At the age of 35 during the 2011 campaign, Moorman averaged a career-best 48.2 yards per punt. Yet the Bills have brought in some competition for Moorman this year in the form of a consensus All-American rookie out of Florida State, Shawn Powell.
A big reason why the Bills have brought some competition in for Moorman may lie beyond the conventional way of measuring punters, such as hang-time and average punt yardage. Why else would they even entertain signing one of college football's top punting prospects if they didn't see room for improvement from the 36-year old Moorman?
Perhaps the answer lies in advanced statistics created, crunched, and analyzed by outlets such as Football Outsiders. I don''t profess to have the ability to properly explain or defend their numbers, but it's pretty evident to me that net yardage for punters would be a faulty metric.
For example: what's more valuable from a field position standpoint, a punt of 50 yards that results in a touchback, or a punt of 35 yards that pins a team inside their own five-yard line? What's better, a 55-yard punt that gets returned 12 yards, or a 45 yard punt that goes out of bounds? In both cases, it's the latter, of course.
Here's the relevant explanation for FO's punt stats:
The foundation of most of these special teams ratings is the concept that each yard line has a different value based on how the likelihood of scoring changes with better field position.

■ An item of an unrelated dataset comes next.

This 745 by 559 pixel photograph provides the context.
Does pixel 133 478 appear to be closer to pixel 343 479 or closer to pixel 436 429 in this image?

In Hidden Game, the authors suggested that the value of field position for the offense existed on a straight line with your own goal line being worth -2 points, the 50-yard line 2 points, and the opposing goal line 6 points. (-2 points isn't just the value of a safety; it also reflects the fact that when you are backed up in your own zone, you are likely going to see your drive stall, and you'll need to punt and give the ball to the other team in good field position. Thus, the defense is more likely to score next.) We use a more refined set of values based on our research, but the idea is the same.
The special teams ratings compare each kick or punt to the league average for based on the point value of field position at the position of each kick, catch, and return. We've determined a league average for how far a kick goes based on the yard line from where the kick occurs (almost always the 30-yard line for kickoffs, variable for punts) and a league average for how far a return goes based on both the yard line where the ball is caught and the distance that it traveled in the air.
The kicking or punting team is rated based on net points compared to average, taking into account both the kick and the return if there is one. Because the average return is always positive, punts that are not returnable (touchbacks, out of bounds, fair catches, and punts downed by the coverage unit) will rate higher than punts of the same distance which are returnable. (This is also true of touchbacks on kickoffs.) There are also separate individual ratings for kickers and punters that are based only on distance and whether the kick is returnable, otherwise assuming an average return in order to judge the kicker separate from the coverage.
Are you still with me?
Here are the numbers for the Bills' punting game since 2005, with the league leader in parentheses. Remember that 2005 and 2006 were Moorman's All-Pro years:
- 2005: 7.5 (WAS 10.1)
- 2006: 16.1 (BUF 16.1)
- 2007: 7.2 (SF 18.1)
- 2008: 7.3 (BAL 20.9)
- 2009: 5.9 (OAK 18.2)
- 2010: -0.4 (BAL 17.4)
- 2011: -10.6 (CHI 19.7)
Looking at these numbers, it seems apparent that Moorman is officially in decline. Whether or not the Bills noticed this directly from his play, or actually do take advanced stats seriously, is debatable. After all, it's a hot topic in sports management philosophy these days. "To geek or not to geek."
What else should we know about Powell? He doesn't fit the soccer player prototype of most NFL kickers and punters, since he's 6'4'' and weighs 240 pounds. He's probably not the threat to fake that Moorman has been in his career, but there's also little chance of this happening to him. Oh, and the guy that he's trying to take a job from is entering the final year of his contract.